Into the deep freeze

But although tuna is not the main raison d’ être of this factory, we did notice that there was an awful lot of it around – mostly stacked on pallets in a huge temperature controlled warehouse.

Now I used to live in Russia, but winter temperatures there have nothing on the chill factor in this cavernous space. Be unfortunate enough to get shut in here at -20c and you too will only be fit for cat food or canning and within a matter 20 minutes! Fear not, though, there is an alarm.

Once the fish has been slowly defrosted in vast tanks of warm bubble infused water of not more than 40ºc, it is rinsed in fresh water and is divided into fillets or steaks for slow cooking in long cylindrical ovens where it is steamed at 160ºc for four hours.
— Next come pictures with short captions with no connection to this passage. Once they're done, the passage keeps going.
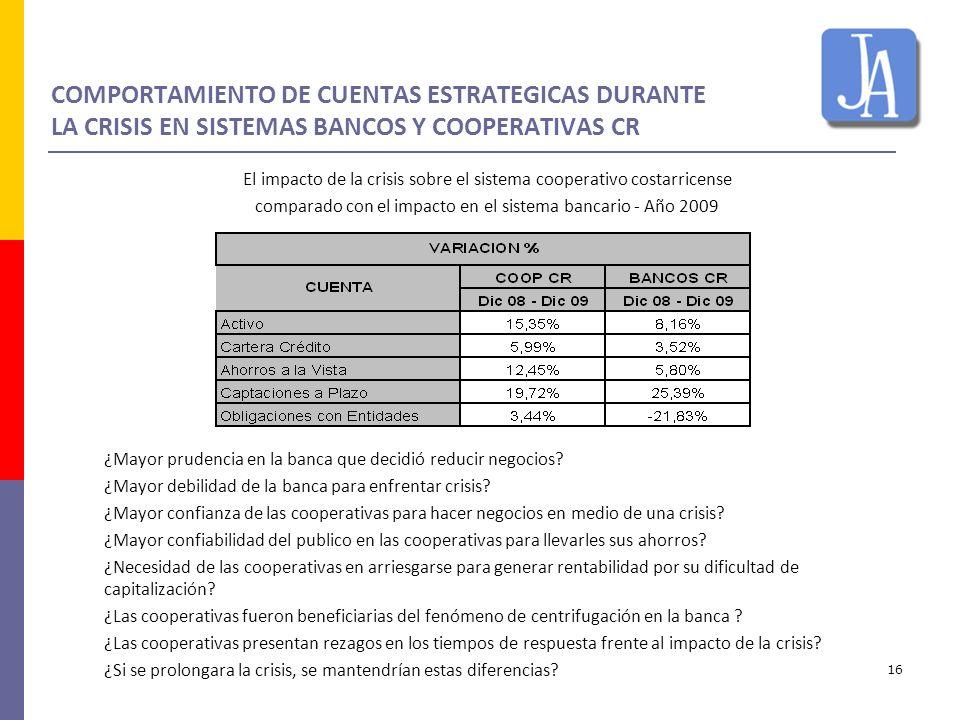 COMPORTAMIENTO DE CUENTAS ESTRATEGICAS DURANTE LA CRISIS EN SISTEMAS BANCOS Y COOPERATIVAS CR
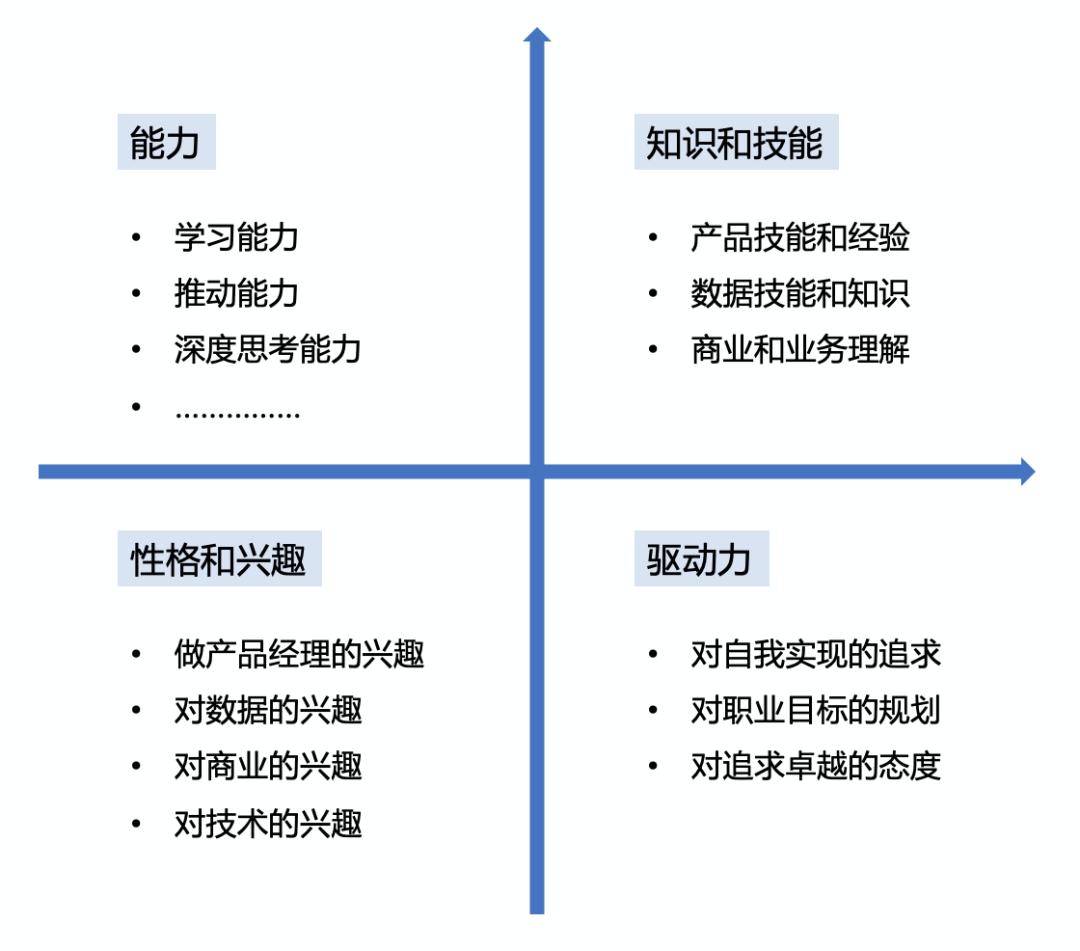 四象限选拔法:从面试官角度,看数据产品经理的面试和选拔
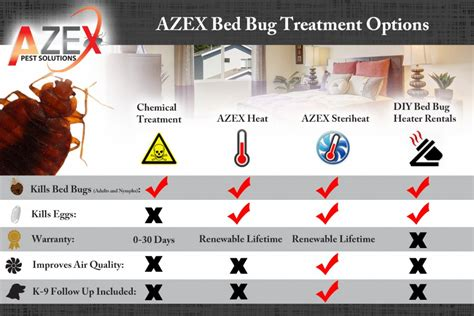 diy bed bug heat treatment bed bug heat treatments azex pest solutions bed bug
After cooking, the fish is placed on pans, loaded into ventilated chambers and slowly cooled to 40°С. This process allows removing excess water from the fish while keeping the density and firmness of the meat.

90 recipes

After the fish has been cooked, smoked or grilled (if necessary) it passes by a team of women standing to attention in front of a conveyor belt where they ingredient dose – this means adding the constituent ingredients that make up around 90 different recipes (tomato, Provence herbs, extra virgin olive oil, and mustard to name but a few) on nine production lines, filling 113 million tins a year with 17 different tin sizes!

Having said that, younger consumers find vacuum sealed plastic pouches more appealing, while the company also does a tasty line in fish and pasta salads which are placed in softer aluminum containers. I can attest that the salads are good – we each received one in a goodies bag on leaving that made it to my dinner tray that night.

According to the type of filling, the tinned fish is divided into: in own juice, in oil, tomato sauce, and broth. The largest production share accounts for the processed fish in tomato sauce (more than 30% of the production) and fish products in oil and own juice (natural) with up to 30% depending on the cannery.

Once the tins are filled, the atomisation takes over whereby the tins are sealed at a high temperature, washed and sterilised before heading off to the packing section where batches are shrink wrapped in plastic and placed in cardboard boxes ready to be dispatched to the rest of the continent.

It’s a fascinating journey, and so much more complex than I had imagined. But there is a sense of security for me now knowing just how much health and safety is involved. That fish is so well cooked, prepared and sterilised no bug could survive the process!

Last, a big shout out to Luís, João, Diogo and Tiago for taking the time out of their busy schedule to shepherd us around, and to BPCC CEO Chris Barton and Helena Fernandes (Events and Services) for arranging the day – a day to remember.